LONDON (Reuters) - The company representing The Beatles has settled a 30 million-pound ($59 million) royalty dispute with EMI Group, in a deal that could finally pave the way for the Liverpool band’s music to go online.
Apple Corps, the company owned by Paul McCartney, Ringo Starr and the families of John Lennon and George Harrison, said in December 2005 it would sue the record company after negotiations broke down.
Apple Corps said an audit had determined EMI had not been fulfilling the terms of its contract.
“We have settled on mutually acceptable terms and there will be no further comment,” a spokeswoman for EMI said. A spokeswoman for Apple Corps said the deal had been agreed last month but would not give any further details.
Apple and EMI previously fought a separate, decade-long courtroom battle over royalties and other issues which was resolved out of court in 1989.
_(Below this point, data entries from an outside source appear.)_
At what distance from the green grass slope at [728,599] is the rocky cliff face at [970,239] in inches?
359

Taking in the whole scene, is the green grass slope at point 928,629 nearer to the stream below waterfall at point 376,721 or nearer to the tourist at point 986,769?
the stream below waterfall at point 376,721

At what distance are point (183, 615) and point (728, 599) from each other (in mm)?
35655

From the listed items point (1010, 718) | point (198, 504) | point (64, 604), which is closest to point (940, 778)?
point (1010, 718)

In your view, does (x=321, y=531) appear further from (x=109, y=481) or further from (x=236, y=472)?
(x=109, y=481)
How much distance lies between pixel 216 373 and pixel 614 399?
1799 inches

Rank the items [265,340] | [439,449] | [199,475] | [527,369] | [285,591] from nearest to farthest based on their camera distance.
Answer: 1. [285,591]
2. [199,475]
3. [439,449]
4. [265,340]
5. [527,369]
The announcement follows the settlement in February of another legal dispute -- a trademark disagreement between Apple Corps and computer and iPod company Apple Inc. which was also seen as key to putting the group’s music online.
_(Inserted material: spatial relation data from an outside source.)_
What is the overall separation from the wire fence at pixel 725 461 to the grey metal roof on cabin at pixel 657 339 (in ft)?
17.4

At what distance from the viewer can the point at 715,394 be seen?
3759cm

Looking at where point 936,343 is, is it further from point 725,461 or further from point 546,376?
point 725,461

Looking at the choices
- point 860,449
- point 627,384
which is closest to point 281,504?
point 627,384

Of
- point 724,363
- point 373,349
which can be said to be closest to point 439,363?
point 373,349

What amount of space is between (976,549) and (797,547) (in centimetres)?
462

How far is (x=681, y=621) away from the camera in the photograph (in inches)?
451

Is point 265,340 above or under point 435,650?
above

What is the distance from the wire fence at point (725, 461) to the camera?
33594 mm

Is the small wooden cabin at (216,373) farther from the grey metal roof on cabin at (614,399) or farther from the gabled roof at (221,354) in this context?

The Beatles have been one of the last big acts to hold out from putting their music on the Internet. Elton John said last month he would make more than 30 of his albums available for digital download.
”It seems like it is heading in that direction,“ Jupiter analyst Mark Mulligan told Reuters of the Beatles catalogue. ”The conversation has changed from an ‘if’ to a ‘when’.
“The Beatles are a perennial (favorite). You can put the content out there and it will sell. If they put the Beatles catalogue online you will very likely see them having number ones again.”
EMI’s Chief Executive Eric Nicoli told reporters earlier this month he was working on a deal to put the band’s music online but refused to give a time frame.